Health and Wellness While Traveling: Hydrate

A good way to cope with anything is to make sure you’re hydrated. Especially when traveling. You won’t be able to take that scenic hike, enjoy a night out, or even get a good night’s sleep when you’re dehydrated. It can take a long time to recover, so it’s best to stay on top of it. Here are a few ways we hydrate:

Drink more water than you think you need

I know you know this. But when I’m active about it I feel so much better. Take the water every time they offer it on a plane. If you get an alcoholic beverage, ask for water in addition to your booze. I don’t care if you have a window seat and don’t want to get up to go to the bathroom. Drink water and annoy your seatmates and feel better–offer to swap with them if they want to sleep. Airplane air and hotel air is super drying for a variety of reasons–less than 20% humidity in aircraft cabins says the World Health Organization (WHO)–and the food you get in those liminal spaces while traveling is likely to be very salty. 

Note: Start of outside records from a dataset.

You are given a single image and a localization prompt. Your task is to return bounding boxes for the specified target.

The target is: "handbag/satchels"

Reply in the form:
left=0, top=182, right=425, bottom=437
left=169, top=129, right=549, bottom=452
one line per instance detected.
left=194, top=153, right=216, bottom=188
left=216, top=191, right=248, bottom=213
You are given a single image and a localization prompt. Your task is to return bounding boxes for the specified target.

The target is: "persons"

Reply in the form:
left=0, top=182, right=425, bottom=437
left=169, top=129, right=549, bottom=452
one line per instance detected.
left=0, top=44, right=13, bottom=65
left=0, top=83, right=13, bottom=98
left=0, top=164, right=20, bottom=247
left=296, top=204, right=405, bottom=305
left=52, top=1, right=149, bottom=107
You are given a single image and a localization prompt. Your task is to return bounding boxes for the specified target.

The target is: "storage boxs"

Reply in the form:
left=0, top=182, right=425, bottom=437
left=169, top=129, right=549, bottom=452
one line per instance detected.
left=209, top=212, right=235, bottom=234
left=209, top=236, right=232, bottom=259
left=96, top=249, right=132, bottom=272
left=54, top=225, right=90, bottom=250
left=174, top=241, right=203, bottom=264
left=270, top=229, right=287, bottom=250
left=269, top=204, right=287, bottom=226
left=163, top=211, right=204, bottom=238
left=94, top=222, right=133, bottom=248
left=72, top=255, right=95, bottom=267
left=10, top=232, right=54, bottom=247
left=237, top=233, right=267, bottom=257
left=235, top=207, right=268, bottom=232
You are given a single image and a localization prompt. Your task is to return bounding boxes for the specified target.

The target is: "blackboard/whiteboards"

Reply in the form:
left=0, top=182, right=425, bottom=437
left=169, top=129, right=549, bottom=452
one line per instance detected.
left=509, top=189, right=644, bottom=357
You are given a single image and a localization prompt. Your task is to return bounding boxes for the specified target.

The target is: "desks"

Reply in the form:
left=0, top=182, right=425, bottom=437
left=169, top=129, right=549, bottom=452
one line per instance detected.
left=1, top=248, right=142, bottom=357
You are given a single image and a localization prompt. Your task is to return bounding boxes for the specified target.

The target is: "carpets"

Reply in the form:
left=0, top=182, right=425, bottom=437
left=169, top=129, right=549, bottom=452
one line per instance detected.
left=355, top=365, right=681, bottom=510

Drink water when you first get up, and before you go to bed, even if you don’t want it. And keep water at hand throughout the night in case you wake up thirsty. Generally….”drink until you pee”–this is re-hydration advice I’ve heard from both nurses and boaters. Since I’m always hydrating, I also use restrooms whenever easily accessible even if I’m not bursting at the seams, and am always glad I did.

Fill your own bottle

Keep a reusable water bottle topped off at all times. Airports now often have the water bottle refill stations, and many countries (in Europe at least) have excellent, highly regulated tap water. Save money by just refilling from the tap. Here’s a list of countries where you can and can’t drink the tap water. We can vouch for the UK, Germany, and Iceland…their tap water is delicious with no off flavors (e.g., chlorine, etc.). I’m a fan of S’well bottles, which keep drinks cool or warm for an unbelievably long time. They’re a bit heavy though, so I like this Nomader collapsible water bottle when I need to save space and weight.

Add some fun to your water

Add electrolytes tabs or packets, flavor drops, slices of citrus, herbs, or drink sparkling water–anything to make you drink more, if you’re not a plain water fan. You can also try non-dehydrating beverages to shake things up…decaffeinated coffee or tea, kombucha and coconut water to name a few. You can also eat your water (e.g., soup, and fruits and veggies like watermelon or celery.).

Drink smart

Be careful with your alcohol consumption, especially when combined with jet lag. Wine, beer, and spirits are often plentiful and cheap outside the U.S., and other cultures are more relaxed about their consumption, so it can be easy to get carried away. Take at least a vitamin C beforehand if you plan to drink, and hydrate with water along with your booze. Drink with a buddy and/or keep your eyes peeled. Ne’er do wells are experts at taking advantage of drunk tourists. Seeing the sights of a new place is intoxicating in its own way, so try to lay off the sauce. You’ll remember more if you’re not drunk, and you’ll fully enjoy your journey. 

Have you got any favorite hydration tips? Let us know!


When I’m not traveling, part of my daily hydration routine includes keeping a huge half gallon (64oz) Mason jar of water on my desk which I use to refill a drinking glass throughout the day. This is a great visual reminder of the amount of water I need to work through.